Nesse sentido, foram criadas as EPAs, as Environment Protection Authorities, que são os órgãos ambientais reguladores de cada estado. Essas entidades fazem parcerias com empresas, governos e com a comunidade para reduzir a poluição e o desperdício, proteger a saúde humana e prevenir a degradação do meio ambiente. Essa autoridade foi criada no Protection of the Environment Administration Act 1991 (POEA Act).

Um dos “Acts” mais importantes e que mais estudamos na matéria de Environmental Law foi o EPBC Act. Essa lei permite que o Governo australiano se junte aos Estados e territórios para proporcionar um esquema verdadeiramente nacional de proteção do ambiente e do patrimônio e de conservação da biodiversidade. A Lei EPBC concentra os interesses do Governo australiano na proteção de assuntos de importância ambiental nacional, tendo os estados e territórios a responsabilidade por assuntos de importância estatal e local. Podemos ver, portanto, que o modelo ambiental australiano se parece bastante com o brasileiro, dividindo a responsabilidade e a fiscalização entre a União, os Estados e os Municípios, de acordo com o interesse predominante no caso.

Portanto, torna-se um pouco mais fácil perceber as diferenças primordiais entre o ensino jurídico na Austrália e no Brasil que, como visto, possuem muitos pontos comuns, apesar de adotarem sistemas jurídicos diferentes.

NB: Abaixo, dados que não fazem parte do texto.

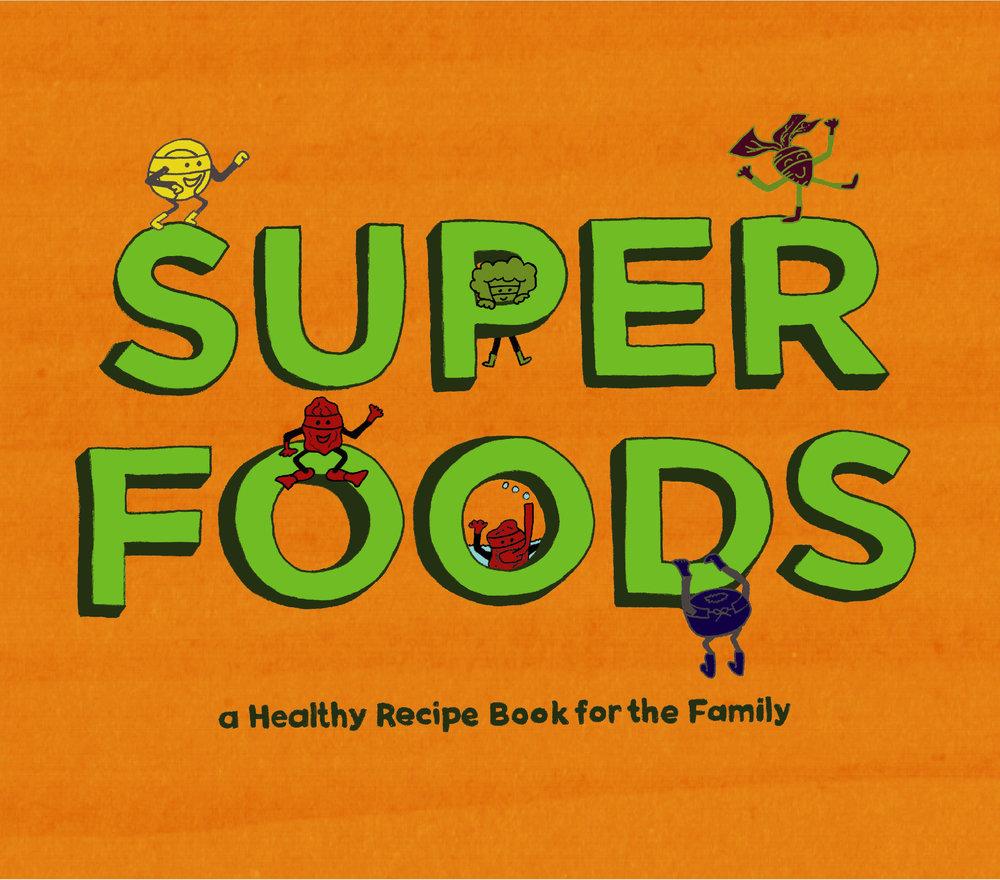 logos_Superfoods_Chirp copy 2.jpg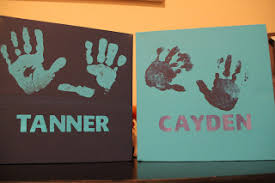 Canvas Art And This One Is My Favorite DIY Fathers Day Gift Idea Only Because I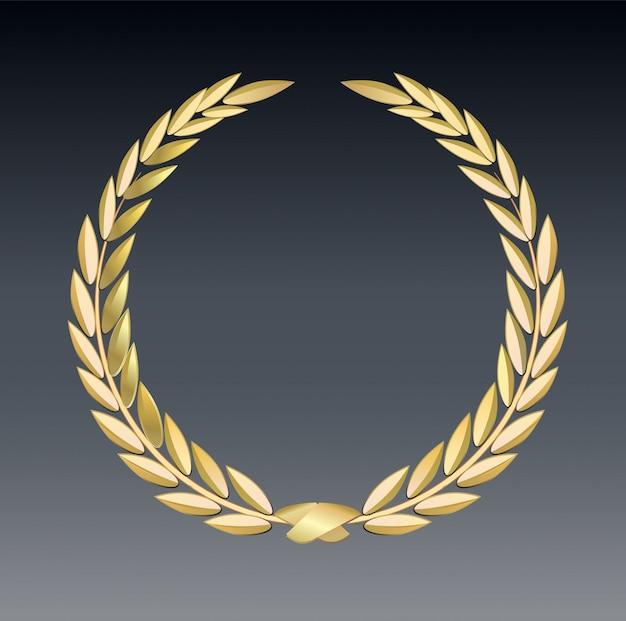 Preis lorbeer isoliert auf einem transparenten hintergrund. gewinner vorlage. symbol für sieg und leistung. Premium Vektoren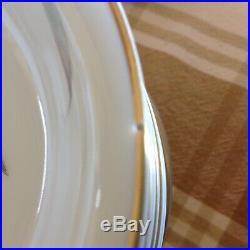 STUNNING NORITAKE China CANTON 5027 91pc Set Cup/Dinner/Salad/Bread/Fruit/Soup
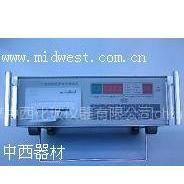 供应交流电量测试仪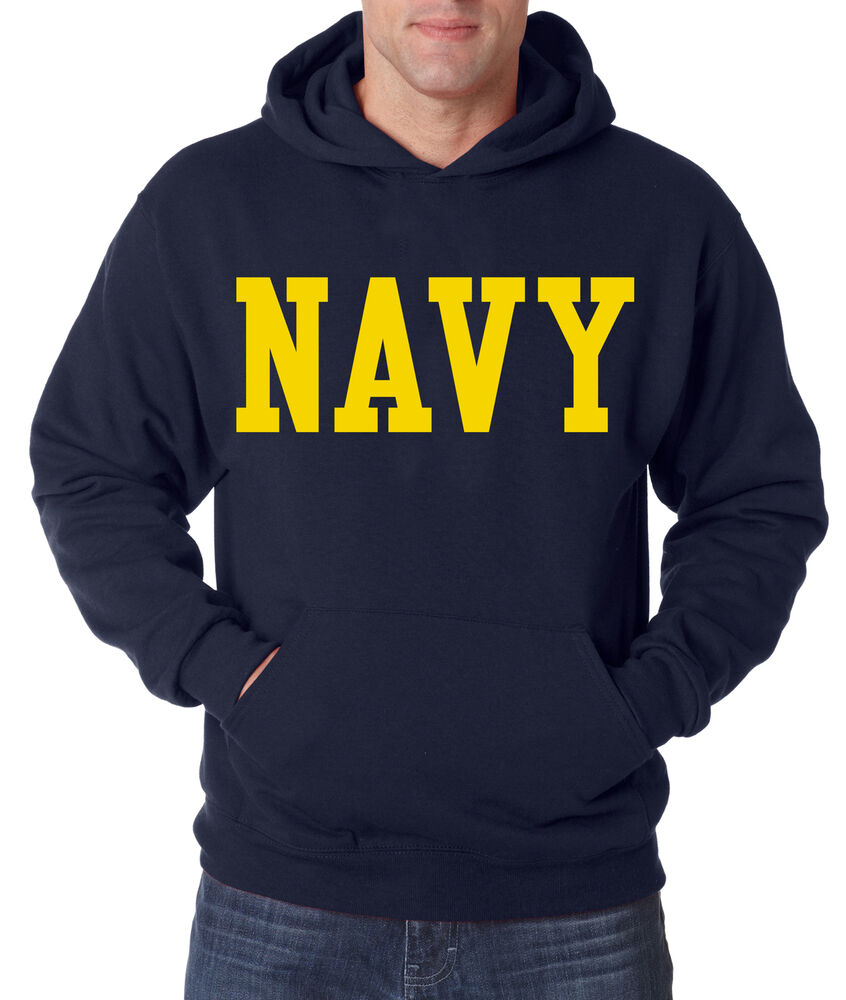 Sweaters & Hoodies Sort by Filters. 85 products. ACU Digital Camouflage - Pullover Hooded Sweatshirt. 6 Sizes $ Navy Blue - Military US NAVY Pullover Hoodie Sweatshirt. 5 Sizes $ Navy Blue - Military US NAVY Pullover Hoodie Sweatshirt. 5 Sizes $ Olive Drab - 5-Button Military GI Style Sweater - Acrylic.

Ambos utilizam o método de participação dos alunos nas aulas e nas atividades como base, deixando de se basear na mera explanação do professor, apesar de o Brasil poder explorar muito mais esse tipo de ensino, que não é adotado em todas as universidades, mas sem dúvidas contribui para a formação de pensamento crítico e maior independência nos alunos.